» **The problem**:
Retype the lines of the material, starting at the line that contains "Given the list" and ending at the material's final line, with every character unchanged.

» **Records for the exercise**:
## Start
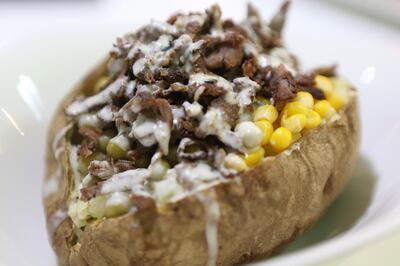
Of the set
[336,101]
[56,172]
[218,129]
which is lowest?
[336,101]

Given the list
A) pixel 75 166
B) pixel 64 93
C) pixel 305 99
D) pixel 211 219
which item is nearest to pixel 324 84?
pixel 305 99

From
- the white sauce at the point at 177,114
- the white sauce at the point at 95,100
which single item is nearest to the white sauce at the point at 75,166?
the white sauce at the point at 95,100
## End
» **Completed exercise**:
Given the list
A) pixel 75 166
B) pixel 64 93
C) pixel 305 99
D) pixel 211 219
which item is nearest to pixel 324 84?
pixel 305 99

From
- the white sauce at the point at 177,114
- the white sauce at the point at 95,100
which single item is nearest to the white sauce at the point at 75,166?
the white sauce at the point at 95,100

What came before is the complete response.